The problem.
In every row below, switch "photo" to "image" and leave everything else the same. Write out the rows without the pictures.
START Information
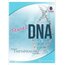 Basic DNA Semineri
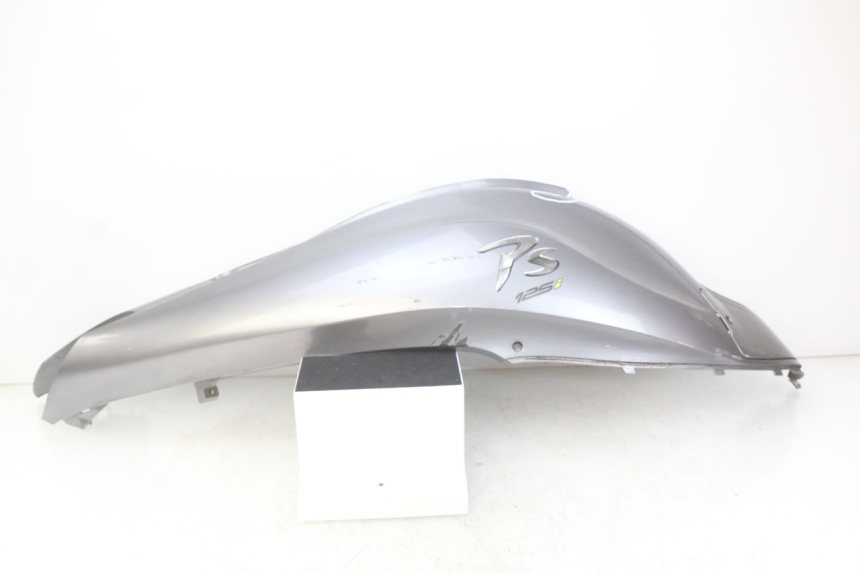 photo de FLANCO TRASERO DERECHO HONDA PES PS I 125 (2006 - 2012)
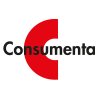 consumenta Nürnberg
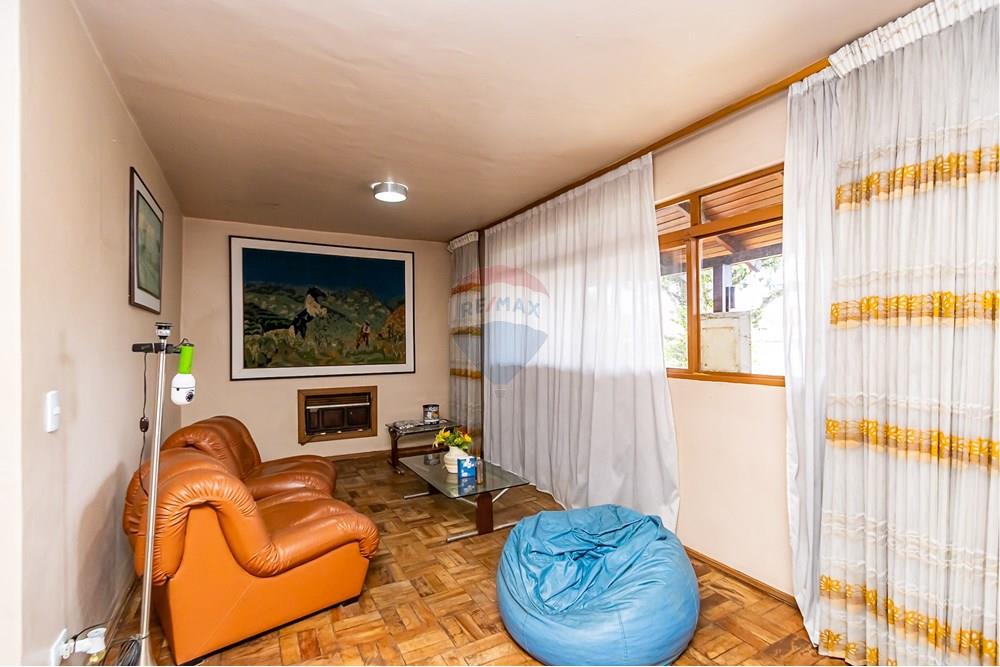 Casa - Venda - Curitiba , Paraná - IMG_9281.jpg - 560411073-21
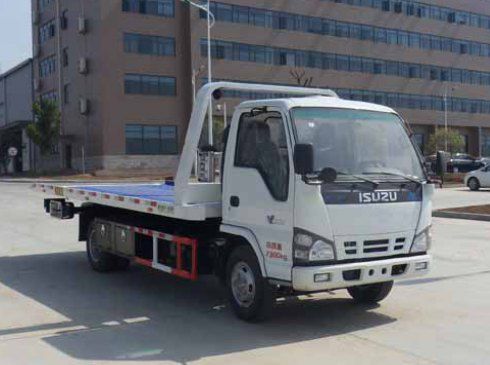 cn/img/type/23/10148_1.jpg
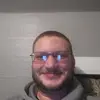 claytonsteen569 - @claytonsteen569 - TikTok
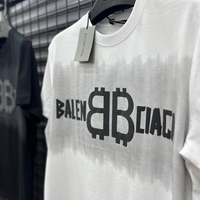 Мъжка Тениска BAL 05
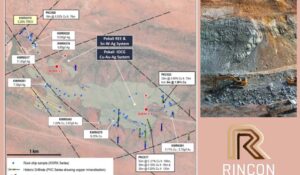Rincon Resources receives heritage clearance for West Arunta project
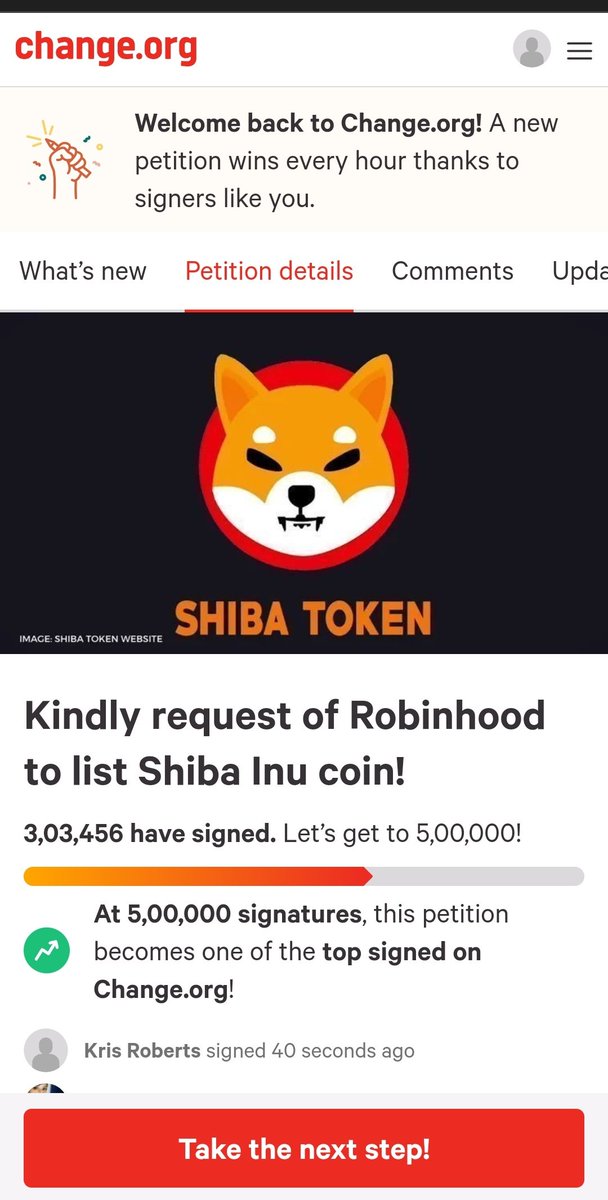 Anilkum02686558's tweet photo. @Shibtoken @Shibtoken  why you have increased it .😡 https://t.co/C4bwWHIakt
END Information
Written answer.
 Basic DNA Semineri
 image de FLANCO TRASERO DERECHO HONDA PES PS I 125 (2006 - 2012)
 consumenta Nürnberg
 Casa - Venda - Curitiba , Paraná - IMG_9281.jpg - 560411073-21
 cn/img/type/23/10148_1.jpg
 claytonsteen569 - @claytonsteen569 - TikTok
 Мъжка Тениска BAL 05
Rincon Resources receives heritage clearance for West Arunta project
 Anilkum02686558's tweet image. @Shibtoken @Shibtoken  why you have increased it .😡 https://t.co/C4bwWHIakt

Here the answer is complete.